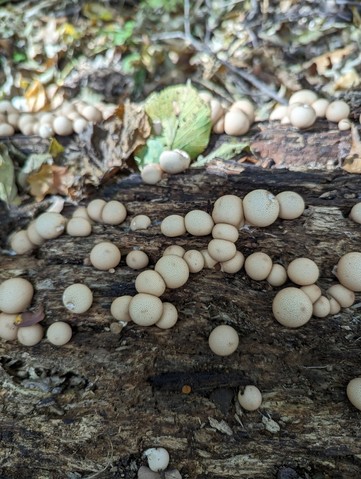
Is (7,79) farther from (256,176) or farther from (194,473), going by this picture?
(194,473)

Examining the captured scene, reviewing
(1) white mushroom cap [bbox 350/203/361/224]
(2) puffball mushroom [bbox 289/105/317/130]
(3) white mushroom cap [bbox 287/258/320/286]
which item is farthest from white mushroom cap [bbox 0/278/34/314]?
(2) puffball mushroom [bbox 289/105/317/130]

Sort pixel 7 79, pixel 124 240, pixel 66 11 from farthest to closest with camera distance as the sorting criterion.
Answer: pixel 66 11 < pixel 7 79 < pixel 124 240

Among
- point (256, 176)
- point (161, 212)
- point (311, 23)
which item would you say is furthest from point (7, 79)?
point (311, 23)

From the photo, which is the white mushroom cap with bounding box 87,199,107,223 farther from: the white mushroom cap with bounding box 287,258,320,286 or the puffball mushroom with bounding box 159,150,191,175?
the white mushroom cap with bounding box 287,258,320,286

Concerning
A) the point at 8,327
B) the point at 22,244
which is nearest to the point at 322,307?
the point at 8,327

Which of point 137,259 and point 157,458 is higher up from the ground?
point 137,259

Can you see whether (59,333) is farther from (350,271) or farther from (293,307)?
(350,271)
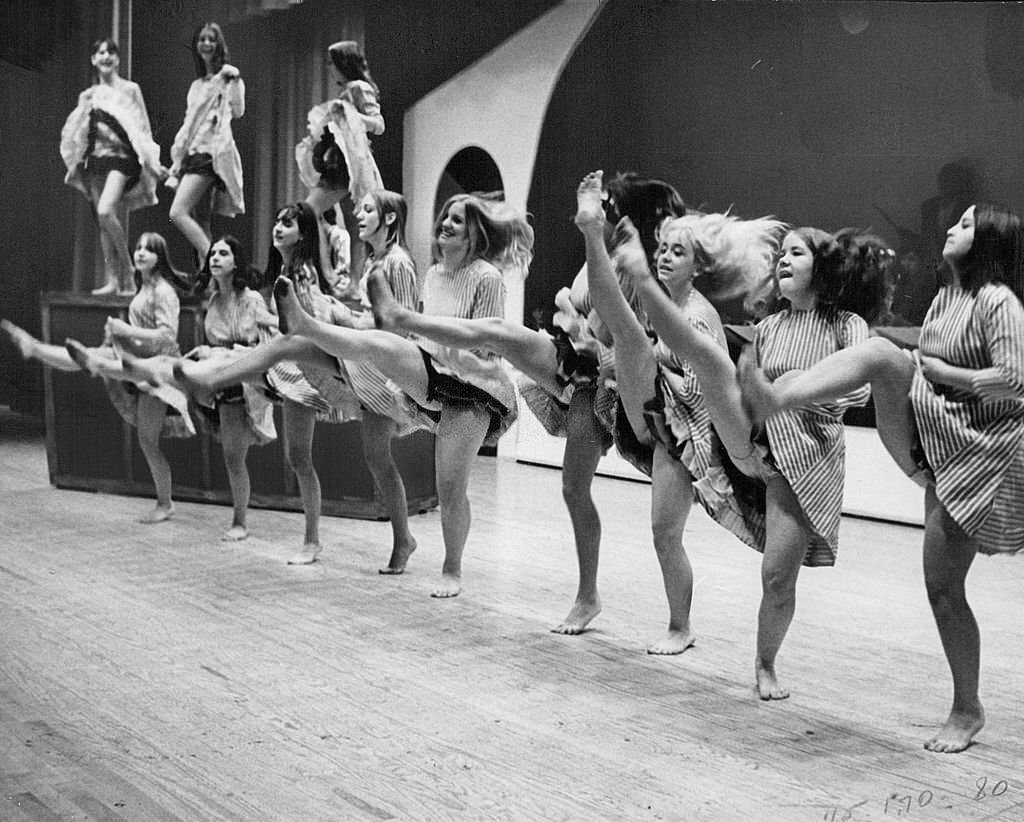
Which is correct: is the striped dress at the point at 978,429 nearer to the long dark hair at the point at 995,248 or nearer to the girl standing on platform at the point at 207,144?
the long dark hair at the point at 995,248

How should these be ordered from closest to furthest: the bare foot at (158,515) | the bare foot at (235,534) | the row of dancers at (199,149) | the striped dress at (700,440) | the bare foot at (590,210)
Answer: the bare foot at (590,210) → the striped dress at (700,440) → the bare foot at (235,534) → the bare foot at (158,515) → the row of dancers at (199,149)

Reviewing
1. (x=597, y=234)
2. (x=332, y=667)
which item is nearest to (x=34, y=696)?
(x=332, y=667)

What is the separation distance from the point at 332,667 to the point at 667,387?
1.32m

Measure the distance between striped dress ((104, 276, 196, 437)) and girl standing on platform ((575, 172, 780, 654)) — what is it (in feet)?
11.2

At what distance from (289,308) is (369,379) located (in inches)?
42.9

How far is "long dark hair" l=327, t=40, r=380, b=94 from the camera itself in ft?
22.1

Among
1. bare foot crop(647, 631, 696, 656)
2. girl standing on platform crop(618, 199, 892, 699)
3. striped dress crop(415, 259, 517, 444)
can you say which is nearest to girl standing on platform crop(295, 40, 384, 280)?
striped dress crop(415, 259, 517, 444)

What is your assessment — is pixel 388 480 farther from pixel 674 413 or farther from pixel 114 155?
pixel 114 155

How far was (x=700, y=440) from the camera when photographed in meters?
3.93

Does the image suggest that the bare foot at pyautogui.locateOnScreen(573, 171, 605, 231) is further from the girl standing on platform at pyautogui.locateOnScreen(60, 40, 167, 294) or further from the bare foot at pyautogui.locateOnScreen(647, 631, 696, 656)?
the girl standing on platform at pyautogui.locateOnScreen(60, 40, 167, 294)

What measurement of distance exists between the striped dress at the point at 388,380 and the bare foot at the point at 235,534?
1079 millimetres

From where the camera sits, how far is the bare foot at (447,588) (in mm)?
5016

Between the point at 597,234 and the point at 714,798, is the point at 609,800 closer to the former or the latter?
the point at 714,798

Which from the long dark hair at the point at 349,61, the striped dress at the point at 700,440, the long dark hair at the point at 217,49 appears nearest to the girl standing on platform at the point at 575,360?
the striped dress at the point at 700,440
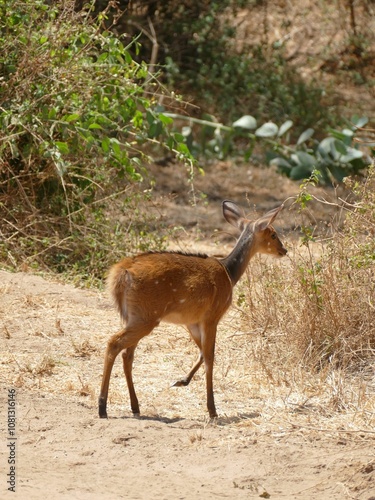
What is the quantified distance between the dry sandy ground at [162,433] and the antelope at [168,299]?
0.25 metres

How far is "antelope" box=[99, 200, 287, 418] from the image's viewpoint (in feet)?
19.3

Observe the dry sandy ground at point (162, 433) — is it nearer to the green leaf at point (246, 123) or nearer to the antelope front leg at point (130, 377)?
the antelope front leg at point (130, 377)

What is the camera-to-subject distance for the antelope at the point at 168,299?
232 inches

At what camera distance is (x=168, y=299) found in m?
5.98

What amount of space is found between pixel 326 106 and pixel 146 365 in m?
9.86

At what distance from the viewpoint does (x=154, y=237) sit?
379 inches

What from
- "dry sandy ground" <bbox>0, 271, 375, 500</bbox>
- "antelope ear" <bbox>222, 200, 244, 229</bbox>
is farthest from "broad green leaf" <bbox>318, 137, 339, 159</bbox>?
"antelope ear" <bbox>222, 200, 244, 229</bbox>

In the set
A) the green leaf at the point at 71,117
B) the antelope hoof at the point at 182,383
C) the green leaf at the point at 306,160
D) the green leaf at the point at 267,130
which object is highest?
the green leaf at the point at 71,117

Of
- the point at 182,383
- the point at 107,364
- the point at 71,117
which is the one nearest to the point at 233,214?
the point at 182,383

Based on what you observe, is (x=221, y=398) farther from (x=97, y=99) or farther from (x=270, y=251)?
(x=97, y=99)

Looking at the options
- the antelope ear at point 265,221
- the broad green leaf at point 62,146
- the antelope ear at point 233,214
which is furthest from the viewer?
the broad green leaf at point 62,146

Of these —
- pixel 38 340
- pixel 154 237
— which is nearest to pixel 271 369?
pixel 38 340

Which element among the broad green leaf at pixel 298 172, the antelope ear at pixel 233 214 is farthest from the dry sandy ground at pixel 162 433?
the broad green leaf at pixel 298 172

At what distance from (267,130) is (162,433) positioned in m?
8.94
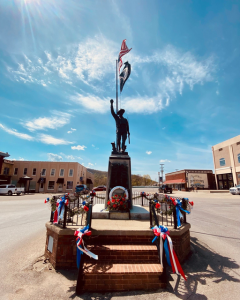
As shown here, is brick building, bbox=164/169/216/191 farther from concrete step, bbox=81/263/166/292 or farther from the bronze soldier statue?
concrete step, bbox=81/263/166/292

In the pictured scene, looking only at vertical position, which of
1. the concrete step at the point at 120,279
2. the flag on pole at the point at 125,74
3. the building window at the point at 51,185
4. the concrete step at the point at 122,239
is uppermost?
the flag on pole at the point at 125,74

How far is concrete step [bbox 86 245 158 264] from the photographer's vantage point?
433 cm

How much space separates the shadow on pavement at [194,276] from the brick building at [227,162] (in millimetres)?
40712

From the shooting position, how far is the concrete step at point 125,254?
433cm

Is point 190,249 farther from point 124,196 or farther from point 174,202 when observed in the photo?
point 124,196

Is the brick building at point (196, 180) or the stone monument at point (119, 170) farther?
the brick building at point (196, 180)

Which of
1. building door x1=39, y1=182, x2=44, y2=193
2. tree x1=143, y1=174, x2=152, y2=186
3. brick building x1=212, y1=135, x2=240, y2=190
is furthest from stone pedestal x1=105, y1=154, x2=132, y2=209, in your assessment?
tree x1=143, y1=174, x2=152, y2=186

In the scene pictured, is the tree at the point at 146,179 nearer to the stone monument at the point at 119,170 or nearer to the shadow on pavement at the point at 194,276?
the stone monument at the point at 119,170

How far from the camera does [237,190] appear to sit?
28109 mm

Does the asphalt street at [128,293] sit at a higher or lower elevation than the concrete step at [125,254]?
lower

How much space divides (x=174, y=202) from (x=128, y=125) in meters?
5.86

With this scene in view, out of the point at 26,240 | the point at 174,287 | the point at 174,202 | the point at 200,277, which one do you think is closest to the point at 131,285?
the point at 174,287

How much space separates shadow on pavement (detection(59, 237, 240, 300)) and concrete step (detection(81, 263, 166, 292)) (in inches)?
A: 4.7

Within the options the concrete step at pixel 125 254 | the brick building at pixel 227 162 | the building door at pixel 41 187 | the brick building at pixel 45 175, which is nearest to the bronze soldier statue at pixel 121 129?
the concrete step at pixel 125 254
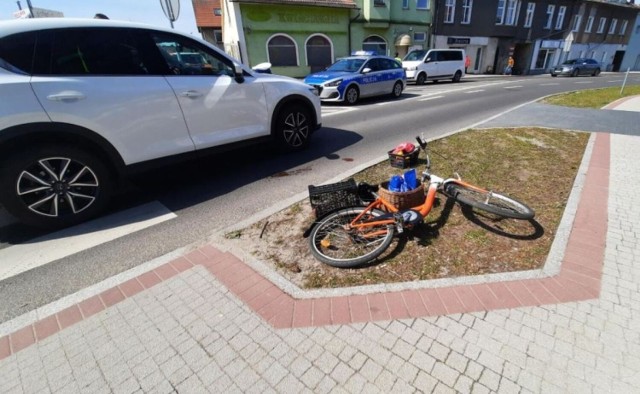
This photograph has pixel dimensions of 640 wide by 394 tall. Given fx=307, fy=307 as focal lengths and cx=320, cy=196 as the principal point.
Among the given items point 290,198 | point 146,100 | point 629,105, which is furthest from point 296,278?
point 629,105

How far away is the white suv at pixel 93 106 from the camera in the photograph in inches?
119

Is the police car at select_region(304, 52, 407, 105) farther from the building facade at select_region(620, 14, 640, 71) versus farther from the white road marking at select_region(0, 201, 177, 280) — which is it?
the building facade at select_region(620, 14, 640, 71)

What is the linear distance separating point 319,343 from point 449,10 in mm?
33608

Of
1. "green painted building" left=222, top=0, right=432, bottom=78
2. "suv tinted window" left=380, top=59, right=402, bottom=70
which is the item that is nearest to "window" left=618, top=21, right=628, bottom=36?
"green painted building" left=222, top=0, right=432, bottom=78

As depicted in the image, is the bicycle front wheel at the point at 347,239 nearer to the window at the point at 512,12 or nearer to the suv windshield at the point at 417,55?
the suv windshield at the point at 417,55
☆ ☆ ☆ ☆ ☆ ☆ ☆
TO BE DONE:
Copy everything from the line that contains "What is the linear" down to the end of the lines, changing "nearest" to "closest" and leaving the rest as it is.

SOLUTION FOR THIS PROBLEM:
What is the linear distance separating point 319,343 from point 449,10 in mm?
33608

Of
1. "green painted building" left=222, top=0, right=432, bottom=78
2. "suv tinted window" left=380, top=59, right=402, bottom=70
which is the item that is closest to "window" left=618, top=21, right=628, bottom=36?
"green painted building" left=222, top=0, right=432, bottom=78

As depicted in the image, is the bicycle front wheel at the point at 347,239 nearer to the window at the point at 512,12 or nearer to the suv windshield at the point at 417,55?
the suv windshield at the point at 417,55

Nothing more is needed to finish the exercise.